RECORDS PROVIDED below:

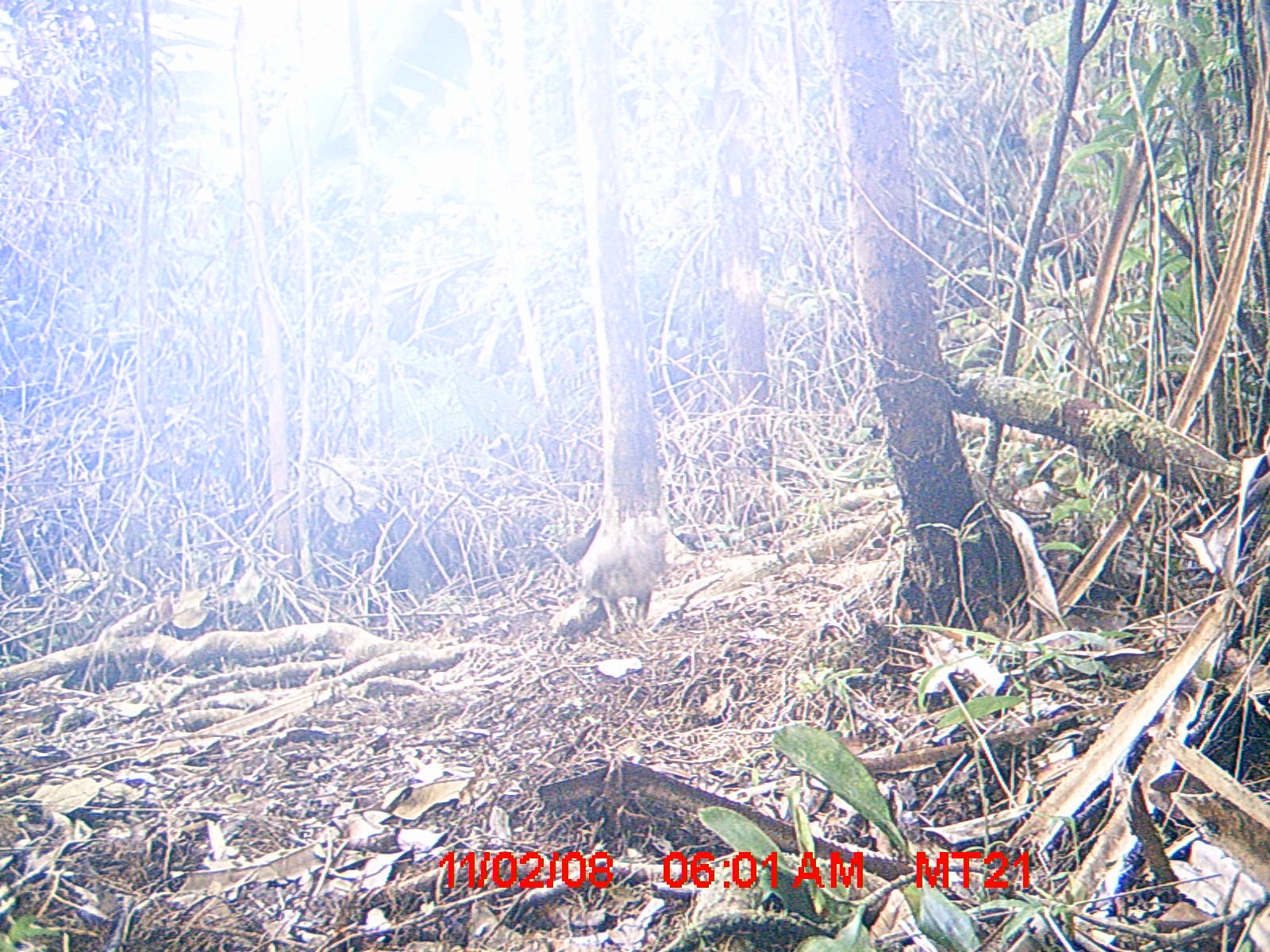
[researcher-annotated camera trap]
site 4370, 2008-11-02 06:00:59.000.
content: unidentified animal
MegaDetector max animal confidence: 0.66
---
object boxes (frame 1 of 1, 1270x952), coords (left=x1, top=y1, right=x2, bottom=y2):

End of RECORDS PROVIDED.

## REQUIRED WORK:
The span to give again runs from the line with "site 4370, 2008-11-02 06:00:59.000." through the last line of the records above; reproduce it exactly and nothing more.

## EXERCISE RESULT:
site 4370, 2008-11-02 06:00:59.000.
content: unidentified animal
MegaDetector max animal confidence: 0.66
---
object boxes (frame 1 of 1, 1270x952), coords (left=x1, top=y1, right=x2, bottom=y2):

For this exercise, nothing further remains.